The gap you see between how you really feel and what you think you should feel can make things worse, rendering guilt for not being happy enough. Often, a downward spiral then begins.
It is common to deal with these hurt feelings and memories as best you can, because no one wants to be sad on a holiday. However, your attempts do not always bear good fruit. For example, sometimes you may try to ignore your heart and get busy with the season. You hope that if you do not think about what you are feeling, it might go away. Unfortunately, that is not the way life works. What is inside of you does not disappear if you look the other way. In fact, it often gets worse, just like an infection in the body continues growing if you do not get an antibiotic.

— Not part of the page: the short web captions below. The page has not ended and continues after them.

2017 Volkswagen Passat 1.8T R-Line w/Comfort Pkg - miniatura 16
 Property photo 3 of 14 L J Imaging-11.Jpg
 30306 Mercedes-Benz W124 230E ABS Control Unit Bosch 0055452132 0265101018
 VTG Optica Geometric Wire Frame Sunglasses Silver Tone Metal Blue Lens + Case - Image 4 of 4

Another strategy is to compensate. That is, you may try to act the opposite of what you feel, hoping that will balance things inside. So if you are feeling really depressed, you may try to act just as cheerful as you are depressed. This actually can make things worse, by simply pretending and not being honest.
Becoming real and loved
The best solution is God’s solution. He never says to ignore reality or to compensate for a real hurt. Rather, He validates that you have been hurt and have had difficult times, and He wants to help you.
During holidays, you need two things.
First, you need permission to be honest about what you are remembering and feeling. Sad things do happen to people, and God knows and cares. This process is called confession, and simply means to agree with the truth. Confess your mistakes, hurts, past, and sins in order to be healed (James 5:16).
Secondly, you need love and comfort. When you are real about a pain, God brings you His grace and comfort to console and heal you. He does this directly, and He does this through His people: “Based on the gift they have received, everyone should use it to serve others, as good managers of the varied grace of God” (1 Peter 4:10). Love and comfort do their work, and you become reconnected to life and can move on. You can trust God, be real with Him, and get the good that God wants for you that can transform sadness into joy.